- Request: Please count the lines in the listing below that contain the word "elevation" and give only the number.

- Data extract:
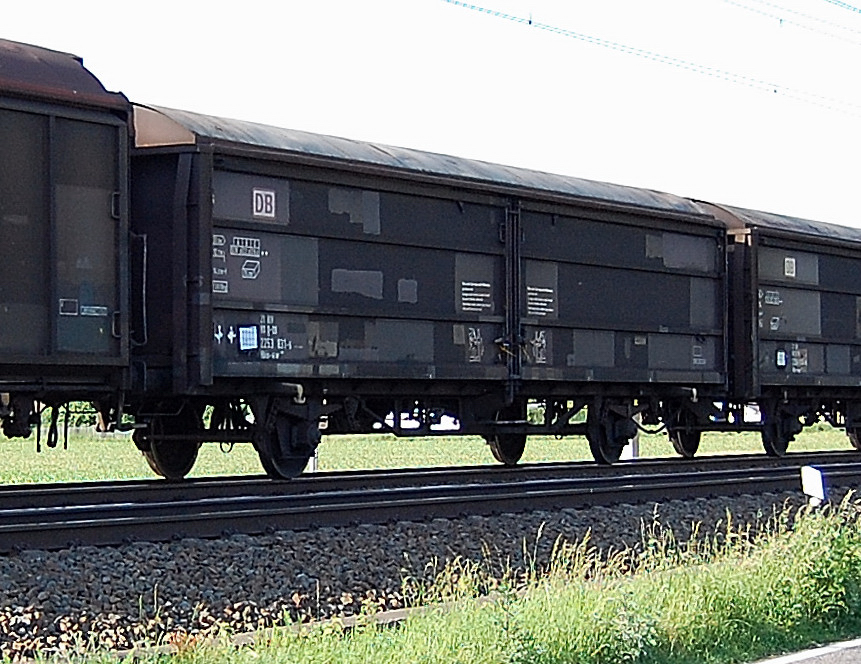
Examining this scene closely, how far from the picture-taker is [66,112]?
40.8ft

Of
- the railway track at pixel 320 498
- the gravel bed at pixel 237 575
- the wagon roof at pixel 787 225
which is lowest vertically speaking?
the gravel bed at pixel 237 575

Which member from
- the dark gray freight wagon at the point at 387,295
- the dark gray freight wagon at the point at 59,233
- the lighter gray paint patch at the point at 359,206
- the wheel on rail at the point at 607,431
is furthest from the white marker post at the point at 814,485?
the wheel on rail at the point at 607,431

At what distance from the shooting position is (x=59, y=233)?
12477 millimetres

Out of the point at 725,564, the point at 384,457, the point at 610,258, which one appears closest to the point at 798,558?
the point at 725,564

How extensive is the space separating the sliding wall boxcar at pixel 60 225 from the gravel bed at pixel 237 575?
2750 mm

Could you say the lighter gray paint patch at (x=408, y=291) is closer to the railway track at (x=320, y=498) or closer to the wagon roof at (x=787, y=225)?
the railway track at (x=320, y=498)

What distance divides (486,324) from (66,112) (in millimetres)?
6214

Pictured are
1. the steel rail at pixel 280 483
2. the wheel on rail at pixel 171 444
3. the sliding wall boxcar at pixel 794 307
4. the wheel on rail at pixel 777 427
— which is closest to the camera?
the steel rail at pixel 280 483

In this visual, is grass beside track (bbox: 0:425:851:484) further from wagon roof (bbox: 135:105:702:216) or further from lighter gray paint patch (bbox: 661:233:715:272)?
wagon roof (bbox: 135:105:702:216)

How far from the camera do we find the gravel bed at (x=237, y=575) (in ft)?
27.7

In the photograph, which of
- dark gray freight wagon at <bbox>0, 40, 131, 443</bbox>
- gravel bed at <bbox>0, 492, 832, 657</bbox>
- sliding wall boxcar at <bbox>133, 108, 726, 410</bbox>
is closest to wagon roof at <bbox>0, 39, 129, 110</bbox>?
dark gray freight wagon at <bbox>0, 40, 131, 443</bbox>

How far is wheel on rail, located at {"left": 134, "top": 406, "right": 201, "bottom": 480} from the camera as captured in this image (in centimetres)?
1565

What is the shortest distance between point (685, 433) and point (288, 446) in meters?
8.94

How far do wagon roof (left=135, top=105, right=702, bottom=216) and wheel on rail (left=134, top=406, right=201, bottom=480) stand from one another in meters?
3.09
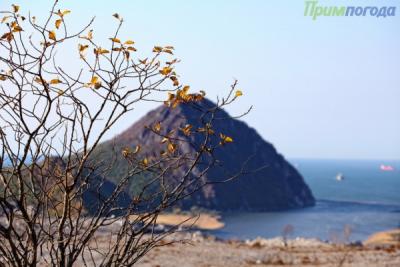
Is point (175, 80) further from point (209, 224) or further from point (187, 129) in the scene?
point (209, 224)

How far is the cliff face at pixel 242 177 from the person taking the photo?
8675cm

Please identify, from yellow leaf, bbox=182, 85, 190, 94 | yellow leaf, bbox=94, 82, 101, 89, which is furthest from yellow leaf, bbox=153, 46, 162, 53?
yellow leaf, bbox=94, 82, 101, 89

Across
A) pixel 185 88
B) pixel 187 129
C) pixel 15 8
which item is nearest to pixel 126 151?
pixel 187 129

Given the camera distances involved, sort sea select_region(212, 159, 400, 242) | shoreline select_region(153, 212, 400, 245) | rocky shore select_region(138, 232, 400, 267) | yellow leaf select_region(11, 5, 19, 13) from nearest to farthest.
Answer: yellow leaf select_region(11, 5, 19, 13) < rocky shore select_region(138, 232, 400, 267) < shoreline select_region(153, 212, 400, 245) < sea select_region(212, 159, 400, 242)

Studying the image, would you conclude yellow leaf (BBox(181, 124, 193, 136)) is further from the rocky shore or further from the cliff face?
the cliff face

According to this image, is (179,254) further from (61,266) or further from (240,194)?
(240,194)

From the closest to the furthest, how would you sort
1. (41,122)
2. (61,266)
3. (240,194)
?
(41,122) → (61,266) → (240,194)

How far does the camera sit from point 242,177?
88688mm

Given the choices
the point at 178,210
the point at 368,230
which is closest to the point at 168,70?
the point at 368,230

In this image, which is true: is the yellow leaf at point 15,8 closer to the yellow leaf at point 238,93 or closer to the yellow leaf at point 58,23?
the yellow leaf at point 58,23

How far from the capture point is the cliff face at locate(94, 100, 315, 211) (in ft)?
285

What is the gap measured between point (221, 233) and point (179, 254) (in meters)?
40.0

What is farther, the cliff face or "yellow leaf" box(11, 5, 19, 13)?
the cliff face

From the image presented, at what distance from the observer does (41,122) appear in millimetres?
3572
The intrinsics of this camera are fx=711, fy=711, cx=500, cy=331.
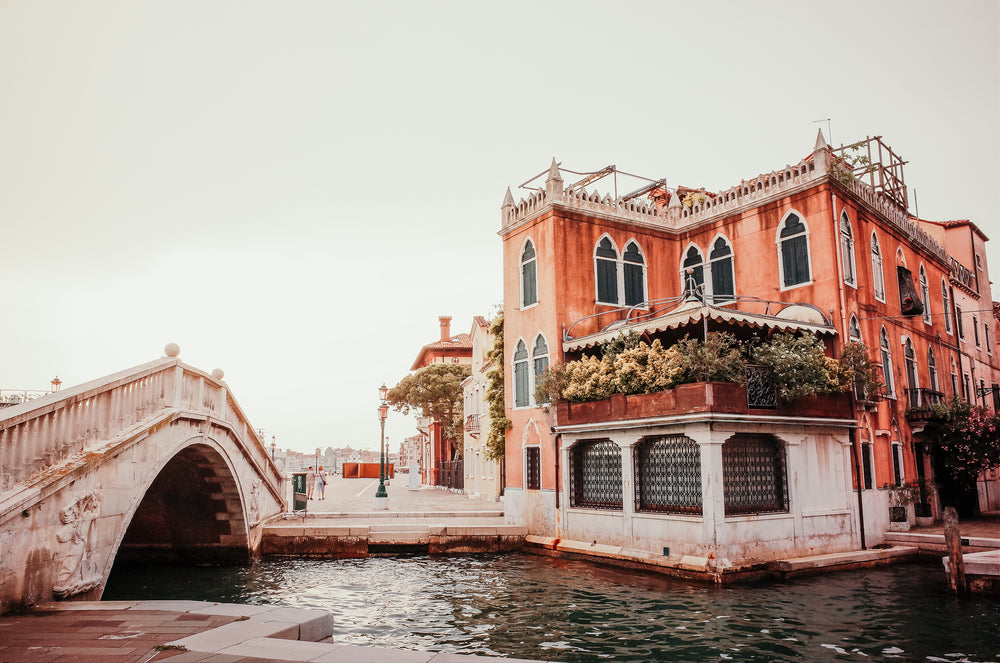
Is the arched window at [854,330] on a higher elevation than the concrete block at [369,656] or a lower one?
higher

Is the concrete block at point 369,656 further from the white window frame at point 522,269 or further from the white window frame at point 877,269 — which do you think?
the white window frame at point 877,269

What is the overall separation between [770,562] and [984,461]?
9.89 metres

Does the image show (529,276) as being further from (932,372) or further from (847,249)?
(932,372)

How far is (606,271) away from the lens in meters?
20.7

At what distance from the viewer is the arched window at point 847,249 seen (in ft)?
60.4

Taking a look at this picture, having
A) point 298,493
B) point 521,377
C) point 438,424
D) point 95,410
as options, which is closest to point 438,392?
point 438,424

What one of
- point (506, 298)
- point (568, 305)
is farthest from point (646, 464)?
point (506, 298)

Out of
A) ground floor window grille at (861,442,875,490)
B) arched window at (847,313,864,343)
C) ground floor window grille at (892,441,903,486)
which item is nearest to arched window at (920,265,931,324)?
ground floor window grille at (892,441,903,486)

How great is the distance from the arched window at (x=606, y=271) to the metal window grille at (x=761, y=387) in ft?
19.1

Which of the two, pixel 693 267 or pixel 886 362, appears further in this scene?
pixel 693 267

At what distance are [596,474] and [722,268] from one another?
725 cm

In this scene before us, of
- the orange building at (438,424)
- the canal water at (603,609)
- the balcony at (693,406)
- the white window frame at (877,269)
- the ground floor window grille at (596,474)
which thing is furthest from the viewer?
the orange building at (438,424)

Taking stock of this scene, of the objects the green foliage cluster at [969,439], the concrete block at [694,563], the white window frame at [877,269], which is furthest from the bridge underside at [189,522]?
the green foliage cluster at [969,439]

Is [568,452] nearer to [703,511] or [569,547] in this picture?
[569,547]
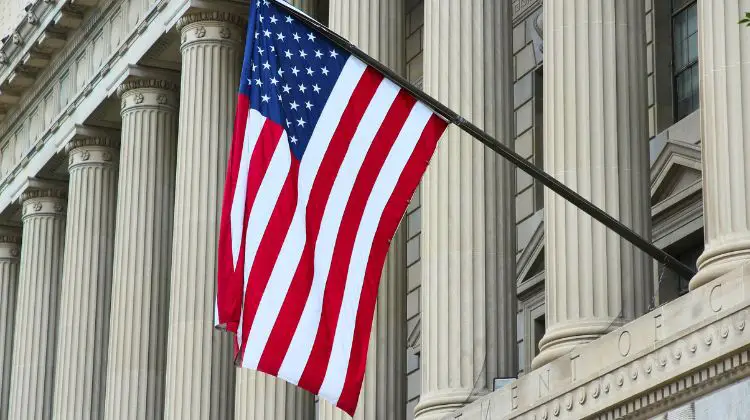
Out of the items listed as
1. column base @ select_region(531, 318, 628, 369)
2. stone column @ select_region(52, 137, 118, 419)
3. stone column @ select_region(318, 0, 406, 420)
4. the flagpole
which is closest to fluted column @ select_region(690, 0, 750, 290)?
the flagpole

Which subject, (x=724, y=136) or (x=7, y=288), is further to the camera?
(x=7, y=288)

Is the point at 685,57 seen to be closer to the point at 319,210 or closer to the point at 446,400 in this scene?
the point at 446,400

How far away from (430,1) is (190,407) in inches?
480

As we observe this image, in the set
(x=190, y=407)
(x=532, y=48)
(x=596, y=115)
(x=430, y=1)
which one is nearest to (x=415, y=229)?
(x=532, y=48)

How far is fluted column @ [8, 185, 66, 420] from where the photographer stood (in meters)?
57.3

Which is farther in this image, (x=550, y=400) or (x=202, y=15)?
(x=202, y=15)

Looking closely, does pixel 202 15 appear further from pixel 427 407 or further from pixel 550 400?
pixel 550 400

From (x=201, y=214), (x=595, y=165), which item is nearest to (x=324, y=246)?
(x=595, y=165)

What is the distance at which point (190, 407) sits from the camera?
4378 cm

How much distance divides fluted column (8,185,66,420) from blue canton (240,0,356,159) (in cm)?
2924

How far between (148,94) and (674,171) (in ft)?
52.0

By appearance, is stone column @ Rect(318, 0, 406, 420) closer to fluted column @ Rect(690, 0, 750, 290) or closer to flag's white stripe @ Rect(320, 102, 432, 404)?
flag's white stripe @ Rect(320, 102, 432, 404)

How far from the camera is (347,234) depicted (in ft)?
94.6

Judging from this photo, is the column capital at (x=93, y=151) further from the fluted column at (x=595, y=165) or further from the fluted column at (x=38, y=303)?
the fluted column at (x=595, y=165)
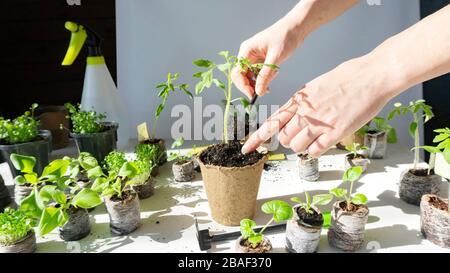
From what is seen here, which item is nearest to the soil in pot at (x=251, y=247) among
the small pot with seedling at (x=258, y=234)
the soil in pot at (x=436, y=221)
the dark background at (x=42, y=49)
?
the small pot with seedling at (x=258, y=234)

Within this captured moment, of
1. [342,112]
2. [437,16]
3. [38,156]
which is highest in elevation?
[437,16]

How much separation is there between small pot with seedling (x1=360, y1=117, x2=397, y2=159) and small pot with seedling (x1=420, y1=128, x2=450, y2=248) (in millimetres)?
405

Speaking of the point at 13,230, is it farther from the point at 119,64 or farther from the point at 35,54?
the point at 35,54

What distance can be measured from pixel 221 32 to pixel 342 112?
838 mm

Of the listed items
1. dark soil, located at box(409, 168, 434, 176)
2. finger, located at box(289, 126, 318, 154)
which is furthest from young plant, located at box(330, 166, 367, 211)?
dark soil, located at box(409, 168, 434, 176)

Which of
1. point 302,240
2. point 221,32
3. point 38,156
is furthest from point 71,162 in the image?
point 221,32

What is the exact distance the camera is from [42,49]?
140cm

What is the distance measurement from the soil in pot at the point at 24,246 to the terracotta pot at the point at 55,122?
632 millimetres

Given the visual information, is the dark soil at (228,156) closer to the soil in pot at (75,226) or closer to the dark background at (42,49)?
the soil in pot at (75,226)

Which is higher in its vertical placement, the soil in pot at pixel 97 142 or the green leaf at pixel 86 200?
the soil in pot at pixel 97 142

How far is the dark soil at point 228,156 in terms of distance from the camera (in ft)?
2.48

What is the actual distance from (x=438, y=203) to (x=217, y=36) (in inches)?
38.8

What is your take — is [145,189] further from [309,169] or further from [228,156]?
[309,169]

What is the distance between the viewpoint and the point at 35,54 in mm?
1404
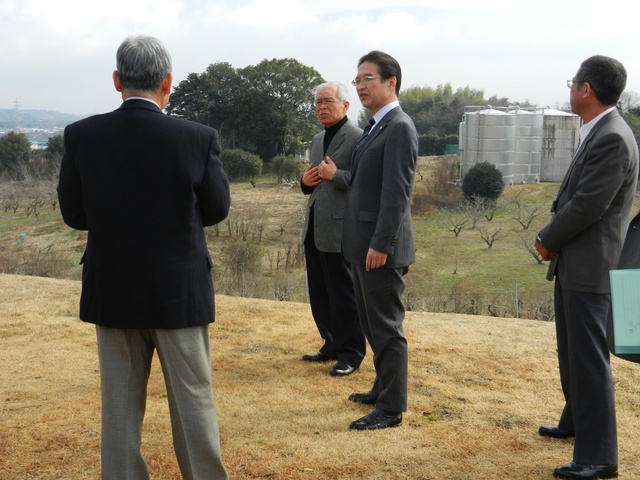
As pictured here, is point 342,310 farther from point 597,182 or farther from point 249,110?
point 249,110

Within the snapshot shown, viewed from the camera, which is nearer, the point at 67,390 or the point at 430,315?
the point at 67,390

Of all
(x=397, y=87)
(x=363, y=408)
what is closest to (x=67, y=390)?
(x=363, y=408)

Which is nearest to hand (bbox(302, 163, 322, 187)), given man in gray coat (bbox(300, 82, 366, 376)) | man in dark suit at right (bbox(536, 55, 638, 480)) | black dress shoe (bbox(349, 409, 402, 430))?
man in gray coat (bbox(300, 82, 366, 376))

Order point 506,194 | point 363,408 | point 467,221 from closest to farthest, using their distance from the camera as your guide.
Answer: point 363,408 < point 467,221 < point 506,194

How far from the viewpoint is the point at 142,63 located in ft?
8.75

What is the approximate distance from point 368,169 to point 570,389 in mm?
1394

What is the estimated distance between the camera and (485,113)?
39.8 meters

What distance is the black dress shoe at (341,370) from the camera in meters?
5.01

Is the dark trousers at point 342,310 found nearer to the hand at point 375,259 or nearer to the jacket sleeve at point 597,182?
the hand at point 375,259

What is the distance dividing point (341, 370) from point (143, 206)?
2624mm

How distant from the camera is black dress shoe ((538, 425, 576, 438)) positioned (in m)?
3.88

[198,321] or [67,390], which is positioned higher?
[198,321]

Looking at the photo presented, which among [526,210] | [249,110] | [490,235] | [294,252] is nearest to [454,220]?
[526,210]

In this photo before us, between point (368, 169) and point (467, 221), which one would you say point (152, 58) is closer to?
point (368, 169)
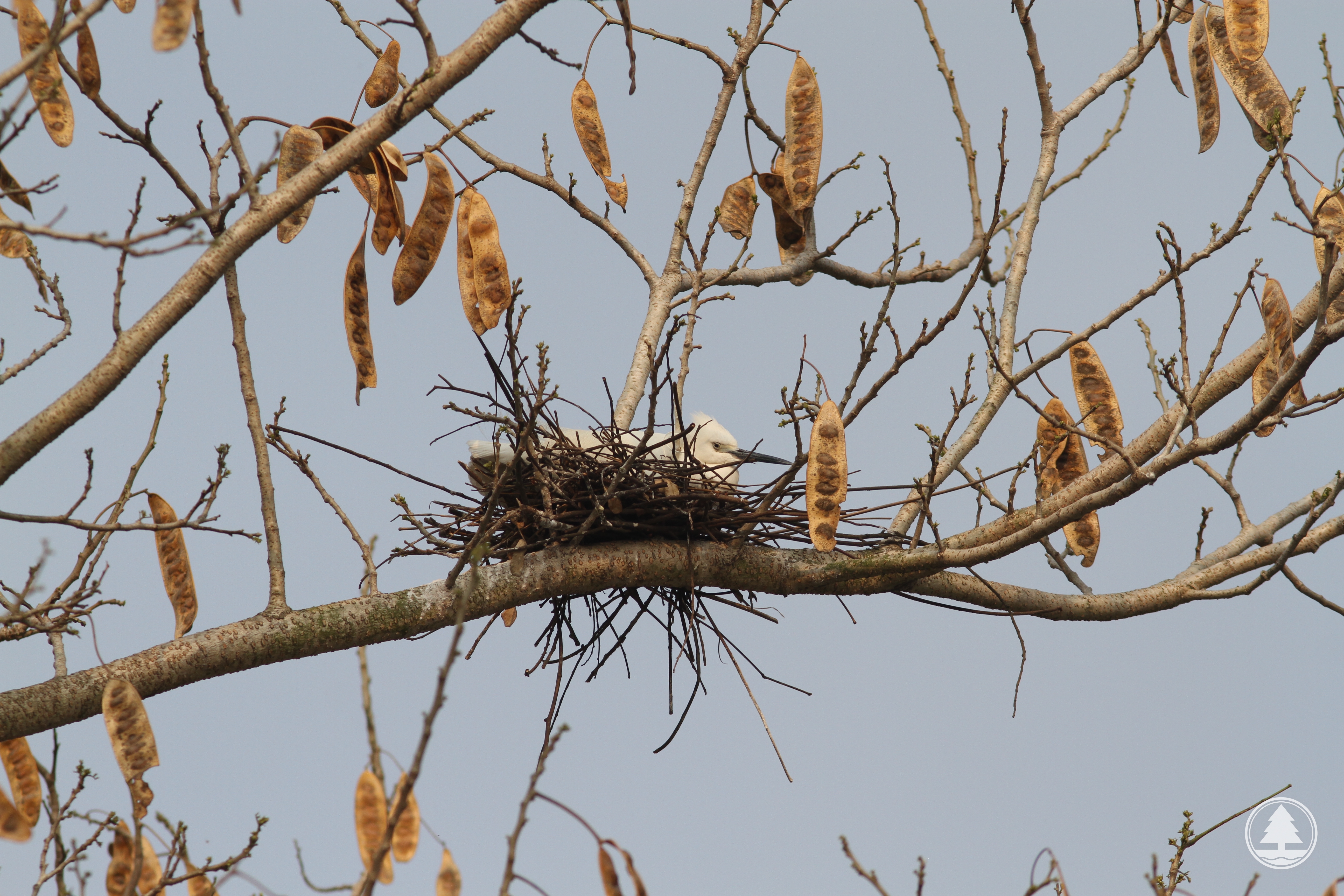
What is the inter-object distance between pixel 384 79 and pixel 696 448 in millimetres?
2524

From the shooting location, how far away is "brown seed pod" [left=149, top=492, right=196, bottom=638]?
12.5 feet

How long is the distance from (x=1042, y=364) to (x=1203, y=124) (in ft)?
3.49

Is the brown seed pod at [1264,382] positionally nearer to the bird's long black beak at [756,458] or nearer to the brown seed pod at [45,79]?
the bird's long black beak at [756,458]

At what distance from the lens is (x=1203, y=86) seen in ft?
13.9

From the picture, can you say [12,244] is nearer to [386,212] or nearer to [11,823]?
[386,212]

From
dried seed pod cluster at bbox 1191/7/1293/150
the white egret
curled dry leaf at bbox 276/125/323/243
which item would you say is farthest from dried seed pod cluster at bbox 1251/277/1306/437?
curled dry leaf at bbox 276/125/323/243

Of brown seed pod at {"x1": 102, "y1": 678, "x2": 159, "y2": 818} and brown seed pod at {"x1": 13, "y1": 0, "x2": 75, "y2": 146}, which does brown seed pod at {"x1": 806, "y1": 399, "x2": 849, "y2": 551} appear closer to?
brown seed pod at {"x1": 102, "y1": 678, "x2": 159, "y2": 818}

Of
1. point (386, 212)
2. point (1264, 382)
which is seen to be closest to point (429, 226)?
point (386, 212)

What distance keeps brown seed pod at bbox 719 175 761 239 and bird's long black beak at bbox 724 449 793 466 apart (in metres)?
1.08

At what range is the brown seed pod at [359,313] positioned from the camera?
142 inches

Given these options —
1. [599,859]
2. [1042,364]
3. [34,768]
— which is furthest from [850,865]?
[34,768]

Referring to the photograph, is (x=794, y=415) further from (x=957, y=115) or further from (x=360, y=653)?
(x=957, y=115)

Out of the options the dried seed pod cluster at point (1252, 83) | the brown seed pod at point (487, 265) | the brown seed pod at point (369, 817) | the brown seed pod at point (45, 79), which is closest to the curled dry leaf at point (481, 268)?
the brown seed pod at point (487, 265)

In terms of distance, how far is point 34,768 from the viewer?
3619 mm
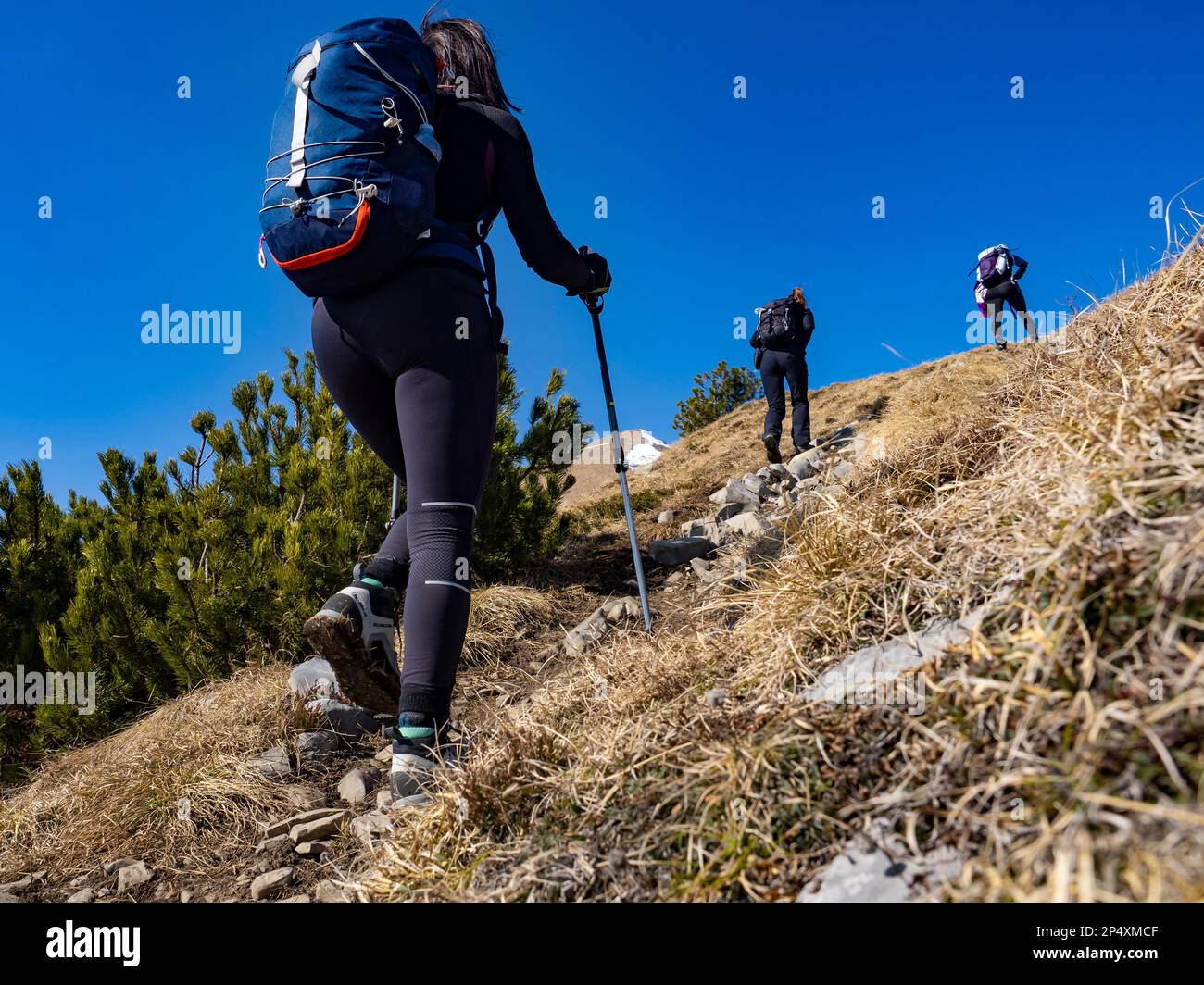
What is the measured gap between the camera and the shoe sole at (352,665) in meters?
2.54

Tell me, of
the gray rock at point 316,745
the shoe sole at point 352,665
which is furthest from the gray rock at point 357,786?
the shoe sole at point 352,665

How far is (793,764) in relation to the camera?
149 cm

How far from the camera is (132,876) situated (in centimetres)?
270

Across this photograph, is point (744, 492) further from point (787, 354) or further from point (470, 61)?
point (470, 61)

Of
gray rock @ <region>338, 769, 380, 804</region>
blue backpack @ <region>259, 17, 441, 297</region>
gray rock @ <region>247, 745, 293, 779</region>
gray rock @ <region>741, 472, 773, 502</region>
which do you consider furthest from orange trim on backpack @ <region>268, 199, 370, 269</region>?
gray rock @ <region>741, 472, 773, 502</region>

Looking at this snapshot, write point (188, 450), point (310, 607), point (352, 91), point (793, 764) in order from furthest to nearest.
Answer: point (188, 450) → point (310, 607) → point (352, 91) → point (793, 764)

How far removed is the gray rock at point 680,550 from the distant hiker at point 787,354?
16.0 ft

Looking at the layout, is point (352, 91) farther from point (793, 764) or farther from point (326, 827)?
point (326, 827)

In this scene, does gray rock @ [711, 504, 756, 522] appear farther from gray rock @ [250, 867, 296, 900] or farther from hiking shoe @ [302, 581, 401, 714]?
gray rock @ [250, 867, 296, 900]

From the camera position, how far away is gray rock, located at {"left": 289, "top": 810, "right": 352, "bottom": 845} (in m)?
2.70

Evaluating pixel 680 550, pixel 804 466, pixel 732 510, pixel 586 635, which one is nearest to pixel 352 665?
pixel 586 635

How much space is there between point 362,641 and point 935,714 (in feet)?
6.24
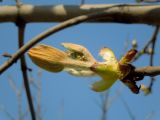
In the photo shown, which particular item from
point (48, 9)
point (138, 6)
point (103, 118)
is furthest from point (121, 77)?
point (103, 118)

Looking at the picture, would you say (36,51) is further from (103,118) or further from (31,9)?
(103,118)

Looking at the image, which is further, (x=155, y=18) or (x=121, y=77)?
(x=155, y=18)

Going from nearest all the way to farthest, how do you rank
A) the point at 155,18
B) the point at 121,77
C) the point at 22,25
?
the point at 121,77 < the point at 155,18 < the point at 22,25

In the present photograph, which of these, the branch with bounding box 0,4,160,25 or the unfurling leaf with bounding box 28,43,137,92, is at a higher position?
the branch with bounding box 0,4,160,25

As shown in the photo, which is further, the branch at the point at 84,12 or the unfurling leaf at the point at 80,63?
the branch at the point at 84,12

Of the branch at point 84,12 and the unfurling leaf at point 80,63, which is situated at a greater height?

- Exercise response: 2